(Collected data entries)
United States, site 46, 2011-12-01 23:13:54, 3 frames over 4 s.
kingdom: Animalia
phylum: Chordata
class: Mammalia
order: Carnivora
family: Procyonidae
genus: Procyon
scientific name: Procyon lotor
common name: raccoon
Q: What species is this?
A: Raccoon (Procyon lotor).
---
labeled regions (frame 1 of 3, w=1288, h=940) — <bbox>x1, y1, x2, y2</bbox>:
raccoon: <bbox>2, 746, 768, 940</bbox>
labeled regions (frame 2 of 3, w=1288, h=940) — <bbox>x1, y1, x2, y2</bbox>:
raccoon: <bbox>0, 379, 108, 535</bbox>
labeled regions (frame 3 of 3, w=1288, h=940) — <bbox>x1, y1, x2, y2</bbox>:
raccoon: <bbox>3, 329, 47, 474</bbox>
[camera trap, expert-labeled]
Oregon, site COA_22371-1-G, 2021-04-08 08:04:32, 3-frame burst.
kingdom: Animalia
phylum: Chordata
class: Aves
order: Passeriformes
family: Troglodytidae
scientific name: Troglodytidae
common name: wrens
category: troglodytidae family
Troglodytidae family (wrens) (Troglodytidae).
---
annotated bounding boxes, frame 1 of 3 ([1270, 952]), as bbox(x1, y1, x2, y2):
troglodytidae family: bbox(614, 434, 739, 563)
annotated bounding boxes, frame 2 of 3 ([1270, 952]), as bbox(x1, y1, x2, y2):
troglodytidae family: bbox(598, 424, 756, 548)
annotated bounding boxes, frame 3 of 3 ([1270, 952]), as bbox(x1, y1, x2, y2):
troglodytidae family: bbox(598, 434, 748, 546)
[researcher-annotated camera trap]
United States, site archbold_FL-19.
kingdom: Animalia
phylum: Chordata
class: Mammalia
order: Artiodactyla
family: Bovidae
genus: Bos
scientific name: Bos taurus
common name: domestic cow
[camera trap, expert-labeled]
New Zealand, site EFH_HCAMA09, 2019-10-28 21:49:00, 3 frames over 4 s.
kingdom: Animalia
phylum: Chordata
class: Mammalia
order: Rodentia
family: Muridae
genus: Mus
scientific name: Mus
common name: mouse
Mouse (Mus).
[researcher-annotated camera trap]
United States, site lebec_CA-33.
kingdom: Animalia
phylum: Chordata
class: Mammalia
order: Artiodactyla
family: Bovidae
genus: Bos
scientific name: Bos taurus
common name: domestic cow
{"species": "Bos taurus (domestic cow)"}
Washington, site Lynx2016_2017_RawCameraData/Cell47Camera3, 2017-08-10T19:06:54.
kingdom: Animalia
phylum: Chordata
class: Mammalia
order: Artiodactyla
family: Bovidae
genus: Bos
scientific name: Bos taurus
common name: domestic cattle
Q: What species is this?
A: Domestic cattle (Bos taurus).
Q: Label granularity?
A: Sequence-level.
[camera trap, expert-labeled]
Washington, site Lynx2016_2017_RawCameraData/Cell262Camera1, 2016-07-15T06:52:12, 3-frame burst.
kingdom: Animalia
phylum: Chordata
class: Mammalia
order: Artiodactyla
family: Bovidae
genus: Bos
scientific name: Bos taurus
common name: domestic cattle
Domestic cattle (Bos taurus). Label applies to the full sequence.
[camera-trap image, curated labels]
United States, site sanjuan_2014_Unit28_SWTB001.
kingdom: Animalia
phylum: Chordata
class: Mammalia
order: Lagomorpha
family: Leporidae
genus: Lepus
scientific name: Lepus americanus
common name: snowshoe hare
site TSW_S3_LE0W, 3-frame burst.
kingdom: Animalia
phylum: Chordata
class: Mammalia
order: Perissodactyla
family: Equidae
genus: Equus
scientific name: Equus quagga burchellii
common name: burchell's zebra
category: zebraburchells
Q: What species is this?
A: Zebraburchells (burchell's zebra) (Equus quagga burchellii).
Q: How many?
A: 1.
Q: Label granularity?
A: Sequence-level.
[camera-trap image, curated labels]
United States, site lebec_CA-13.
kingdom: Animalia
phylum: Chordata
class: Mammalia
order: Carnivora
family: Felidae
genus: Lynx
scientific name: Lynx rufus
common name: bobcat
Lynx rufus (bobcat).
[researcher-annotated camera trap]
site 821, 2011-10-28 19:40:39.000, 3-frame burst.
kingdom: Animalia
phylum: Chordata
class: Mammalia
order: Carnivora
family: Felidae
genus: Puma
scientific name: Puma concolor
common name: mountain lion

• **Aim of the task**
From the entries above, restate word for word the lines from the line containing "scientific name: Equus quagga burchellii" to the line containing "scientific name: Lynx rufus", both ends included, and nothing more.

• **Answer box**
scientific name: Equus quagga burchellii
common name: burchell's zebra
category: zebraburchells
Q: What species is this?
A: Zebraburchells (burchell's zebra) (Equus quagga burchellii).
Q: How many?
A: 1.
Q: Label granularity?
A: Sequence-level.
[camera-trap image, curated labels]
United States, site lebec_CA-13.
kingdom: Animalia
phylum: Chordata
class: Mammalia
order: Carnivora
family: Felidae
genus: Lynx
scientific name: Lynx rufus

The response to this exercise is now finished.